1520 and the Slave Trade to the Americas
Perhaps one of the most surprising aspects of the 1619 commemorations is that few people realize that the earliest known slaving voyages to sail directly from Africa to the Americas actually landed 500 years ago in Puerto Rico, which eventually became and incorporated territory of the United States.
The ship Santa María de la Luz embarked captive Africans in “Portuguese Guinea” (most probably in Arguin, today’s Mauritania) and disembarked these captives on November 15, 1520, in San Juan, Puerto Rico.

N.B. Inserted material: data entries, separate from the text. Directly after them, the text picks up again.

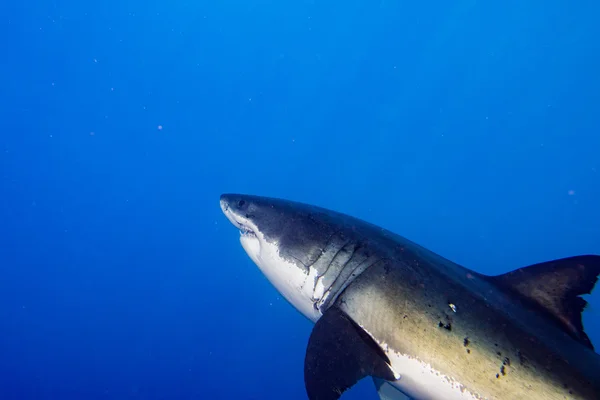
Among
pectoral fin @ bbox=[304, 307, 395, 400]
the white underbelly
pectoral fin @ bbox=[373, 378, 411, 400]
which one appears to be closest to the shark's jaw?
pectoral fin @ bbox=[304, 307, 395, 400]

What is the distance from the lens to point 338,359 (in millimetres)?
2287

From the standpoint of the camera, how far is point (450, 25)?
2850cm

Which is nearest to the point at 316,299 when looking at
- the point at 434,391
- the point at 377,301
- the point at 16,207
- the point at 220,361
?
the point at 377,301

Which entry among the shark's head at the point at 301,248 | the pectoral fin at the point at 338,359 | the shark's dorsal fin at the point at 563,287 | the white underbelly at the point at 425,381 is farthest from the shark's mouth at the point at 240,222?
the shark's dorsal fin at the point at 563,287

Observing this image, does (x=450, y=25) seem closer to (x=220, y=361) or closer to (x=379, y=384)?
(x=379, y=384)

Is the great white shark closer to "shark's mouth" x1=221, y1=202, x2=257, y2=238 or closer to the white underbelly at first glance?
the white underbelly

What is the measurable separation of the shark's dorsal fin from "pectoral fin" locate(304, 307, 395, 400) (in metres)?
1.36

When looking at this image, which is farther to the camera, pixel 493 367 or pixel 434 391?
pixel 434 391

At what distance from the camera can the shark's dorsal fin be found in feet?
8.28

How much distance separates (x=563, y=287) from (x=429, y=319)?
1.21 m

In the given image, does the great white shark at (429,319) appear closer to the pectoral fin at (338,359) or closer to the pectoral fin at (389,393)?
the pectoral fin at (338,359)

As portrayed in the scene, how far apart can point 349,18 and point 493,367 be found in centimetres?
3506

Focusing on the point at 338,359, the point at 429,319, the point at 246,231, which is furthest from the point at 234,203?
the point at 429,319

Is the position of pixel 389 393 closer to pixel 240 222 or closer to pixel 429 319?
pixel 429 319
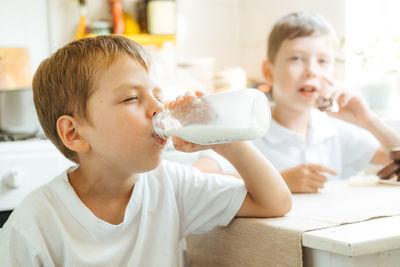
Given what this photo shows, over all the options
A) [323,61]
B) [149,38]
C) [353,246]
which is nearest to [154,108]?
[353,246]

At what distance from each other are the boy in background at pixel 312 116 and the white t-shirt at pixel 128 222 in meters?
0.51

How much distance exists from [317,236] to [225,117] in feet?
0.75

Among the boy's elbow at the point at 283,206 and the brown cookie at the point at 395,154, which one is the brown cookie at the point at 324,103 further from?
the boy's elbow at the point at 283,206

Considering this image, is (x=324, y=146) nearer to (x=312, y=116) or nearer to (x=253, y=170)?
(x=312, y=116)

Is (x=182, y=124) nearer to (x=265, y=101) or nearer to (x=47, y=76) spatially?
(x=265, y=101)

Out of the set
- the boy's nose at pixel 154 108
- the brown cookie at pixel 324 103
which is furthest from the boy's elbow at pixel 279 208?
the brown cookie at pixel 324 103

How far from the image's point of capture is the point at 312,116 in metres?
1.59

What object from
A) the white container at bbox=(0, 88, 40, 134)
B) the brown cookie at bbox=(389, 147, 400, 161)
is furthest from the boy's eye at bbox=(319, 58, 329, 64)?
the white container at bbox=(0, 88, 40, 134)

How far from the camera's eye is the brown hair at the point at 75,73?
0.90m

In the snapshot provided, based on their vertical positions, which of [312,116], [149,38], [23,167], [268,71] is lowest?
[23,167]

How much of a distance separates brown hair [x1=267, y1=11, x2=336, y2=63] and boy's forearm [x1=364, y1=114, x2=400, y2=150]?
0.33 meters

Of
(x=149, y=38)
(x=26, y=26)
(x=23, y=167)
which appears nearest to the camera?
(x=23, y=167)

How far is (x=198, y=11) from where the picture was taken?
2439 mm

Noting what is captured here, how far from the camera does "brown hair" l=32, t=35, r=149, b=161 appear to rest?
2.96ft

Of course, this shows the connections between the Spanish conquest and colonization of the Americas and the emergence of the transatlantic slave trade.
Join us for a conversation with Prof. David Wheat and Prof. Sabrina Smith on the early history of slave trading and slavery in the Caribbean and Mexico.
David Wheat is Associate Professor of History, whose book Atlantic Africa and the Spanish Caribbean (2016) won the James A. Rawley Prize of the American Historical Association, and the Harriet Tubman Book Prize of the Lapidus Center for the Historical Analysis of Transatlantic Slavery.
Sabrina Smith is Assistant Professor of History at the University of California, Merced and the author of “Slave Trading in Antequera and Interregional Slave Traffic in New Spain, 1680–1710” in the edited volume From the Galleons to the Highlands: Slave Trade Routes in the Spanish Americas (2020) edited by Alex Borucki, David Eltis, and David Wheat.